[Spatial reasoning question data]
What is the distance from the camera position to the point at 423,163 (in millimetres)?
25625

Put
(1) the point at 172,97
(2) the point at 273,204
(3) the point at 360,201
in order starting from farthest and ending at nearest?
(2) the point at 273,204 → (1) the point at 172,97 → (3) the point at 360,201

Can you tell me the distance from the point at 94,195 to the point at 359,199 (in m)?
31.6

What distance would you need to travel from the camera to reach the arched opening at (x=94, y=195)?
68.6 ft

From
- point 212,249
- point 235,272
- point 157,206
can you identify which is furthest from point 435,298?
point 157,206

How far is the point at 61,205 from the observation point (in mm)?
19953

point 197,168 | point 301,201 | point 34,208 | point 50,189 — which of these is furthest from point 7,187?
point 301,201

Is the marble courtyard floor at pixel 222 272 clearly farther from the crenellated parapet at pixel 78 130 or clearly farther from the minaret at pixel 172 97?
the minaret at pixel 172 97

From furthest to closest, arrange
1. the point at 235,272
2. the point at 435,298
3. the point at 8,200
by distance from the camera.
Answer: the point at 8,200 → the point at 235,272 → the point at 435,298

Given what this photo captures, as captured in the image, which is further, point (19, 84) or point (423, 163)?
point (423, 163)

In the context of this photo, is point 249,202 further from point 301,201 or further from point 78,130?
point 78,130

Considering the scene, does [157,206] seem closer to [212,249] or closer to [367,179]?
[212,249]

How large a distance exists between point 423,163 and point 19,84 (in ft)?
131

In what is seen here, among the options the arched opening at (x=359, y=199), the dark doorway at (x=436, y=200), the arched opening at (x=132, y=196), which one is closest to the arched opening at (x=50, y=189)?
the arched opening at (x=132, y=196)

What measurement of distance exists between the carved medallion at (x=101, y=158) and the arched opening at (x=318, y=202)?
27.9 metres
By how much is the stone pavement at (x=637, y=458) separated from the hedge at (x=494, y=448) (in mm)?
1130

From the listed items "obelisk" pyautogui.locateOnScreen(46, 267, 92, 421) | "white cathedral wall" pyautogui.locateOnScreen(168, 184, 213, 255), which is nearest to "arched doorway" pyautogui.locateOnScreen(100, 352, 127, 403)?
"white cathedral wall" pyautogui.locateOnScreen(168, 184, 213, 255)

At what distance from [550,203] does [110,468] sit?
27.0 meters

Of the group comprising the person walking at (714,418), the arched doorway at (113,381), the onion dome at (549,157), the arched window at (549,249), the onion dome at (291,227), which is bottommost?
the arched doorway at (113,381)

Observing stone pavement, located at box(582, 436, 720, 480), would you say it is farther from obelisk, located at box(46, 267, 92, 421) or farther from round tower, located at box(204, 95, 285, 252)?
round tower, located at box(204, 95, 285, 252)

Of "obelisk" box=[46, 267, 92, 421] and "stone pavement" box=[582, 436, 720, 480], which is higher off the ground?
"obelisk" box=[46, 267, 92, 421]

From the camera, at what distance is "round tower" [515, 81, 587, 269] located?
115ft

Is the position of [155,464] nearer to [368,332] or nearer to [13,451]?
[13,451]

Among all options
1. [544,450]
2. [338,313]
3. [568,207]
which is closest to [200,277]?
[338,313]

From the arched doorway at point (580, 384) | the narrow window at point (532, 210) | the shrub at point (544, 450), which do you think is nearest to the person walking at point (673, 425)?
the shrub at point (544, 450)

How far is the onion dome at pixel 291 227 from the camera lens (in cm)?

--- GOAL ---
Extract each line of the listing above, copying it word for word.

--- TASK OUTPUT ---
What is the distance from the camera position to the point at 423,163 (in millimetres)?
25625

Put
(1) the point at 172,97
(2) the point at 273,204
(3) the point at 360,201
in order starting from farthest and ending at nearest?
(2) the point at 273,204 → (1) the point at 172,97 → (3) the point at 360,201

Can you tell me the distance from the point at 94,195 to the point at 359,199 (in m)?
31.6

What distance would you need to travel from the camera to reach the arched opening at (x=94, y=195)?
68.6 ft

From
- point 212,249
- point 235,272
- point 157,206
can you identify which is furthest from point 435,298?
point 157,206

How far is the point at 61,205 from the observation point (in mm)?
19953

point 197,168 | point 301,201 | point 34,208 | point 50,189 — which of these is furthest from point 7,187?
point 301,201

Is the marble courtyard floor at pixel 222 272 clearly farther from the crenellated parapet at pixel 78 130 or clearly farther from the minaret at pixel 172 97?
the minaret at pixel 172 97

From furthest to closest, arrange
1. the point at 235,272
2. the point at 435,298
3. the point at 8,200
by distance from the camera.
Answer: the point at 8,200 → the point at 235,272 → the point at 435,298

Given what this photo captures, as captured in the image, which is further, point (19, 84) or point (423, 163)?
point (423, 163)

In the context of this photo, is point 249,202 further from point 301,201 or further from point 78,130?
point 78,130

Considering the scene, does [157,206] seem closer to [212,249] or closer to [367,179]?
[212,249]

How large a distance exists between point 423,163 and point 19,84 (in ft)?
131

In what is seen here, among the options the arched opening at (x=359, y=199), the dark doorway at (x=436, y=200), the arched opening at (x=132, y=196), which one is closest to the arched opening at (x=50, y=189)?
the arched opening at (x=132, y=196)

What measurement of distance exists between the carved medallion at (x=101, y=158) and the arched opening at (x=318, y=202)?
27.9 metres
By how much is the stone pavement at (x=637, y=458) separated from the hedge at (x=494, y=448) (in mm)?
1130

From the listed items "obelisk" pyautogui.locateOnScreen(46, 267, 92, 421) | "white cathedral wall" pyautogui.locateOnScreen(168, 184, 213, 255), which is nearest to "arched doorway" pyautogui.locateOnScreen(100, 352, 127, 403)?
"white cathedral wall" pyautogui.locateOnScreen(168, 184, 213, 255)

At what distance from [550,203] does [110,468] sit?
27.0 meters

Of the group comprising the person walking at (714,418), the arched doorway at (113,381), the onion dome at (549,157), the arched window at (549,249), the onion dome at (291,227), which is bottommost?
the arched doorway at (113,381)

Observing stone pavement, located at box(582, 436, 720, 480), would you say it is farther from obelisk, located at box(46, 267, 92, 421) or farther from round tower, located at box(204, 95, 285, 252)?
round tower, located at box(204, 95, 285, 252)

Of "obelisk" box=[46, 267, 92, 421] and "stone pavement" box=[582, 436, 720, 480], which is higher off the ground?
"obelisk" box=[46, 267, 92, 421]

From the camera, at what distance is "round tower" [515, 81, 587, 269] located?
115ft

Is the position of [155,464] nearer to [368,332] or nearer to [13,451]?
[13,451]

Among all options
1. [544,450]
2. [338,313]
3. [568,207]
which is closest to [200,277]?
[338,313]

From the arched doorway at point (580, 384) | the narrow window at point (532, 210) | the shrub at point (544, 450), which do you think is nearest to the person walking at point (673, 425)?
the shrub at point (544, 450)

How far is the onion dome at pixel 291 227 from the camera lens (in cm)?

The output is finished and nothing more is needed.